Over my years as a therapist, I have had the opportunity to support many children, couples and families affected by divorce. Families have come to me at various stages of this process. Some individuals or couples seek out therapy when they are trying to evaluate whether divorce is an option. Others have reached out after they’ve decided to move forward with divorce or separation and want support around how to help their families with this transition. Some clients (adults and/or children) come to see me after the divorce has taken place and want to process how this change has affected them.
When children are involved, parents typically have a lot of questions about how their children will respond to learning that their parents are separating or divorcing and the best way to support their children. In general, I find that children tend to adjust the best to their parents separating or divorcing when they receive support, validation and age appropriate information about the divorce. The support and validation that children need is around processing and coping with the changes they are experiencing and the emotions that accompany these changes.
In today’s post, I attempt to answer some of the most common questions about that I hear from parents who are planning to divorce. My answers here are fairly general and cannot adequately address the uniqueness of each child and family situation, but I hope it gives you some basic information from which to start thinking about how to best support your child.

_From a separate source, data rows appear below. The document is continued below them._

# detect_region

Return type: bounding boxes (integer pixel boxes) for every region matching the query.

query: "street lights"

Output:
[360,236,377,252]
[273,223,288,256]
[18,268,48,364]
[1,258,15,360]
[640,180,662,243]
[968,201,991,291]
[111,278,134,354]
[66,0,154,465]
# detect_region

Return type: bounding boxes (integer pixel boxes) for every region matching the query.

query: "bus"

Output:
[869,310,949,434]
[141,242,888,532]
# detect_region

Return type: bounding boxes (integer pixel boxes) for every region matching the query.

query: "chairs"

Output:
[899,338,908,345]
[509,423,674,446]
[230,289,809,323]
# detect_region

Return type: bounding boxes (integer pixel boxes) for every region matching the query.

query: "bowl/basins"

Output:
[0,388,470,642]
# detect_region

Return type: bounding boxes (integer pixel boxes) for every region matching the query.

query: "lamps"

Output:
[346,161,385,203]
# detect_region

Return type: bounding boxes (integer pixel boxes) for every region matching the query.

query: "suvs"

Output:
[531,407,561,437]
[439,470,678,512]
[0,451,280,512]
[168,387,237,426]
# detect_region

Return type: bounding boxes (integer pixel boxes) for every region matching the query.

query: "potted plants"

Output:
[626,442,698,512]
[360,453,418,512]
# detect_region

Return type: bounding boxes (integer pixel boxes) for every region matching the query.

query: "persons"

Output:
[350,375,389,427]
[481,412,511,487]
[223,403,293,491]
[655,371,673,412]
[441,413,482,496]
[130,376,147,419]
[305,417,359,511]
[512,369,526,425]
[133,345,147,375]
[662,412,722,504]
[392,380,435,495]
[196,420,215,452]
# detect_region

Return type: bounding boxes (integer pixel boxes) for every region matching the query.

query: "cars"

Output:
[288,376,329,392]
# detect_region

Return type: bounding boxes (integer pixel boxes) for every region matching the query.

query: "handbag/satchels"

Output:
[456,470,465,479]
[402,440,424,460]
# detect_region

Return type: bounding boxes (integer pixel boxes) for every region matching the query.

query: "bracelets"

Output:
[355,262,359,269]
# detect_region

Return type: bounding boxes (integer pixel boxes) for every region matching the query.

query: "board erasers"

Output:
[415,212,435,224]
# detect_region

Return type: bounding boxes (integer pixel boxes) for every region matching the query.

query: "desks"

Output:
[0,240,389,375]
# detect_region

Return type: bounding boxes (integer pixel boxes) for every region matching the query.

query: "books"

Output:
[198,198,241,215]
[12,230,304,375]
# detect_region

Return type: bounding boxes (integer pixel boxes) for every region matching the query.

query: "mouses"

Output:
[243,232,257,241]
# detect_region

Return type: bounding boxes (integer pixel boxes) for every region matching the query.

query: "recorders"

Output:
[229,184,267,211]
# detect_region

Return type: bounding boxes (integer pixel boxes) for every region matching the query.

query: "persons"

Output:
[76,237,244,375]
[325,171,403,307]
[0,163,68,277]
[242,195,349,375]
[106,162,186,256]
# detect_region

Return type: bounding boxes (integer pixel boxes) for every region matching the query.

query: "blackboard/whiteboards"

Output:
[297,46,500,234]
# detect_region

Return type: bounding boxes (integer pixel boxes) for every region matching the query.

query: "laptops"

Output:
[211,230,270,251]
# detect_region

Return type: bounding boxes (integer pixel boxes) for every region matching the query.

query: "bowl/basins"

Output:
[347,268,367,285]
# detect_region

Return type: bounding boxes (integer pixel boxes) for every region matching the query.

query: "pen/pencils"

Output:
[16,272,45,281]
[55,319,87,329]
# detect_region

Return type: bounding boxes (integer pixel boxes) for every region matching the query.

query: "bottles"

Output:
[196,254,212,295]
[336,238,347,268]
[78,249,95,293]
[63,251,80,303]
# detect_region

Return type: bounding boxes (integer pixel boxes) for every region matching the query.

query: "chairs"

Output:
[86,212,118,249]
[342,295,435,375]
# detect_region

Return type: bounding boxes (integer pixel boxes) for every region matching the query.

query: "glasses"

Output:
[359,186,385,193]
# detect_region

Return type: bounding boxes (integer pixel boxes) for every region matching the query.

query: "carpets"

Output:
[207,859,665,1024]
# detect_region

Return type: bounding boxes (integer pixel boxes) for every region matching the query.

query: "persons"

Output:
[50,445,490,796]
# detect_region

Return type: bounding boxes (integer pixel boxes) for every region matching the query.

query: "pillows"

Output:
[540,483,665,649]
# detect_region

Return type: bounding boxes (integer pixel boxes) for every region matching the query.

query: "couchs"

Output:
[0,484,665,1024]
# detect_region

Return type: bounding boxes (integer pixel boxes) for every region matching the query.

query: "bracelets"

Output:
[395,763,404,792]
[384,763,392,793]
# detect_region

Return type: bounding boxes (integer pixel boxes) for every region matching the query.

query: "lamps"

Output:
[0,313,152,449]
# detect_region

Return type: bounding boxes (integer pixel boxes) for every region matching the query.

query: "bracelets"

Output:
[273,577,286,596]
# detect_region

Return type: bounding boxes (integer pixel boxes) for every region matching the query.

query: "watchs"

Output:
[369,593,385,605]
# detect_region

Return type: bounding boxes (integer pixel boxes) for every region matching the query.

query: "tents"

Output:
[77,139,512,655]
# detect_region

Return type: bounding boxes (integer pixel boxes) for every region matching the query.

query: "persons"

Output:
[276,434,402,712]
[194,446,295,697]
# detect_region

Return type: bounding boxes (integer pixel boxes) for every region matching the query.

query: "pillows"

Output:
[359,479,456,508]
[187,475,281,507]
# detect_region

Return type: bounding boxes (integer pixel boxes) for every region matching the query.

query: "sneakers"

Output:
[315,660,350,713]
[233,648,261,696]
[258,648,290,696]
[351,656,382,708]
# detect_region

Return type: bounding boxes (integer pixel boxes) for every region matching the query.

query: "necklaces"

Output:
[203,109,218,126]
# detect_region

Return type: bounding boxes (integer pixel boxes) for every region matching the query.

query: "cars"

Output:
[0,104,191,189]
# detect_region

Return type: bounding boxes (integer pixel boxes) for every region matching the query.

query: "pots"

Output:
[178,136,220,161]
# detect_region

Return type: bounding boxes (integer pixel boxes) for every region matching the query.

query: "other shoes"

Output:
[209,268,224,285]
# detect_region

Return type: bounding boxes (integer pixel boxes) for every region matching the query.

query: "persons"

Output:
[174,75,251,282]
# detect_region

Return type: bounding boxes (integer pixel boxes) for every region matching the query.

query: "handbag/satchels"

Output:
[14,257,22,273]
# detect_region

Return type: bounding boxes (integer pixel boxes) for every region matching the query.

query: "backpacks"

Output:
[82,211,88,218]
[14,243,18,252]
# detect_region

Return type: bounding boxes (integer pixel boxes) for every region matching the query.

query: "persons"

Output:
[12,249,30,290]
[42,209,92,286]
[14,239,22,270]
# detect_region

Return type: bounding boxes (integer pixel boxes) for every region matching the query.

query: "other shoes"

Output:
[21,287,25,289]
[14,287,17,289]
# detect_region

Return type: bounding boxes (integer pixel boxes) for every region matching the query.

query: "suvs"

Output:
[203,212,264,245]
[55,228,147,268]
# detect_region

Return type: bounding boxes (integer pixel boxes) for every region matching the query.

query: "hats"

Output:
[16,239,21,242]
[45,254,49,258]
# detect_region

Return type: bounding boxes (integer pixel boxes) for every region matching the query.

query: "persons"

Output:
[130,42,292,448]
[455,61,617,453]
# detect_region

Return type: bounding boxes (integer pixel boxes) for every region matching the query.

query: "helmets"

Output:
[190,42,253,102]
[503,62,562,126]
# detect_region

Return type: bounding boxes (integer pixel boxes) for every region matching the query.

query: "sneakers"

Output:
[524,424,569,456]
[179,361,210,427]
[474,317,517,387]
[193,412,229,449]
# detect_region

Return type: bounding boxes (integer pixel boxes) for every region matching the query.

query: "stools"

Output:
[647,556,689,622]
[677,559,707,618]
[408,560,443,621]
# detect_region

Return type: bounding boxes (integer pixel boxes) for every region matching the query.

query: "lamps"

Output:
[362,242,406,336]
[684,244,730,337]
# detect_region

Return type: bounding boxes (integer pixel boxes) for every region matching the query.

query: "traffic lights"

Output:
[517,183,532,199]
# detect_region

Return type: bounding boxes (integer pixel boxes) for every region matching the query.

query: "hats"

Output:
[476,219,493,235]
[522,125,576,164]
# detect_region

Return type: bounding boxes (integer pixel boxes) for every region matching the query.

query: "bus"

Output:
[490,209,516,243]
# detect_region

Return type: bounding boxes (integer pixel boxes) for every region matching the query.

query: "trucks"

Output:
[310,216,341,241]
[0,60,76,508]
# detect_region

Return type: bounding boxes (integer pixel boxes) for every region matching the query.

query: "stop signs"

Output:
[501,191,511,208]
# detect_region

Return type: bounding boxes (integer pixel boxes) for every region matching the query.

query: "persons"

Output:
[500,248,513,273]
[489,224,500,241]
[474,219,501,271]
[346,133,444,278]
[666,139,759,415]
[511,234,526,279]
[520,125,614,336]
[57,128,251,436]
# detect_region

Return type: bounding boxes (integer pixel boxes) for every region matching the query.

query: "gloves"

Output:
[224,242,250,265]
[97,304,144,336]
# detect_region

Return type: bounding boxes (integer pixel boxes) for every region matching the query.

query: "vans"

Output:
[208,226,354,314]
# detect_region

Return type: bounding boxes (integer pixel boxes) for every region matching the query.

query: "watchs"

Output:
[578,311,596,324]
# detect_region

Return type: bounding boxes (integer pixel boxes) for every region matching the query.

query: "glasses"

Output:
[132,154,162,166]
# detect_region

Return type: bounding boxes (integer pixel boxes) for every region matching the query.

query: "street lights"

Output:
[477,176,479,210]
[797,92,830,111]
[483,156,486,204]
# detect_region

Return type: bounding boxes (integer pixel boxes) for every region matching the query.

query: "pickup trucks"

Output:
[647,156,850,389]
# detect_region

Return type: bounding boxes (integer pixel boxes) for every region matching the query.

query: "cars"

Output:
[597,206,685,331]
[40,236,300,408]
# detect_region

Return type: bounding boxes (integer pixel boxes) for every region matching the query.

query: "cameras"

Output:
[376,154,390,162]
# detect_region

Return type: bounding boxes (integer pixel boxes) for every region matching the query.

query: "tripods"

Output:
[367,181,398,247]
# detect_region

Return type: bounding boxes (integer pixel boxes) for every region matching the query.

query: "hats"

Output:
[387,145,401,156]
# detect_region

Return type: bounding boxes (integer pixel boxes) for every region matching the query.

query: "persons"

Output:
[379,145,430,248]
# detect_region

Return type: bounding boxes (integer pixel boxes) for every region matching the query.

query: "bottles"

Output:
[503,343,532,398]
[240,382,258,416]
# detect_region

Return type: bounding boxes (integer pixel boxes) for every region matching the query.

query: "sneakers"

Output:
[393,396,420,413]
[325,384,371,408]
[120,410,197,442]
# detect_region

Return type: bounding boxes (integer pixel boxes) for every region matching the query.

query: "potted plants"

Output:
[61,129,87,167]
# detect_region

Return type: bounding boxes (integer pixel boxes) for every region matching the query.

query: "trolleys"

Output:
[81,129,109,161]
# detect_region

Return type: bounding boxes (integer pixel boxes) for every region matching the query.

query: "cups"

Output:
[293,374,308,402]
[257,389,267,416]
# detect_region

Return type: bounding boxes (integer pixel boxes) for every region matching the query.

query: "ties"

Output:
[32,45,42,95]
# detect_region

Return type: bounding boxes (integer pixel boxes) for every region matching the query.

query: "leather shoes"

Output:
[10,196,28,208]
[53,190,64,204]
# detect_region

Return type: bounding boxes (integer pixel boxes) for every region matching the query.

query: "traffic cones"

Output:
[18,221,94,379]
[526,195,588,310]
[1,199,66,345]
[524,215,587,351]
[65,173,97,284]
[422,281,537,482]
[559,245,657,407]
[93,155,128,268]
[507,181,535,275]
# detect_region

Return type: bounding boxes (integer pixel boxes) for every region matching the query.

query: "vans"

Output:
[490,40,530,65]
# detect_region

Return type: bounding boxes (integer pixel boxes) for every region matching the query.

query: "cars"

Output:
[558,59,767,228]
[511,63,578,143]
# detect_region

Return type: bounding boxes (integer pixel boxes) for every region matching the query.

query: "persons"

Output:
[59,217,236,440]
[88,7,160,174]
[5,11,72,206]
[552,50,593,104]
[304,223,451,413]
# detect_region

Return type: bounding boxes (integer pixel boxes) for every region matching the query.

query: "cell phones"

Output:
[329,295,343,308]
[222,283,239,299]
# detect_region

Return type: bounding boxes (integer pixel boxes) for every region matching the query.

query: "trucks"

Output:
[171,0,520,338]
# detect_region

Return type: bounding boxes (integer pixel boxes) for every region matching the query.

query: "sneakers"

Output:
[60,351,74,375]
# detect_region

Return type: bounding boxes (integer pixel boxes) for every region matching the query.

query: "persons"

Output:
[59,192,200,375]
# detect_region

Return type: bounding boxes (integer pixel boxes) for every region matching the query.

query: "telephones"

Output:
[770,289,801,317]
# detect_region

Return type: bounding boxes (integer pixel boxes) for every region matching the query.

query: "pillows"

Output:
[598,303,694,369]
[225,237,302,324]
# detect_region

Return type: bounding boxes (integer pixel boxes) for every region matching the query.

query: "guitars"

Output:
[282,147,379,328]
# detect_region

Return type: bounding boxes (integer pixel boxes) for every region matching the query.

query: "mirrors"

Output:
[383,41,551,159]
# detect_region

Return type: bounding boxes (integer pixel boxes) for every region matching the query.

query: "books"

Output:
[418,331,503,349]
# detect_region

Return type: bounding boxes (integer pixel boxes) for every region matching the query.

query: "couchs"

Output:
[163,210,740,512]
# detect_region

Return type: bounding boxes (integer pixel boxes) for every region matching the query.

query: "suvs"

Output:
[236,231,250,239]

What type of emotional response is typical for a child?
Short answer: There is no “typical reaction.”
Longer answer: Children may respond in many different ways to their parent’s divorce. Some children may feel relief following their parents’ divorce as there may be less day to day conflict. Other children may struggle more and show impaired functioning at home, school or in peer interactions.
What type of emotional response is possible?
As I mentioned previously, children may respond in many different ways to their parent’s divorce. I provided a list of some possible responses that you may see. Please remember that you may see none of these responses. It is incredibly unlikely that you would see all of the possible responses listed below. You will likely see a few of the responses listed.
It is important to acknowledge and validate whatever response to the divorce that the child is experiencing.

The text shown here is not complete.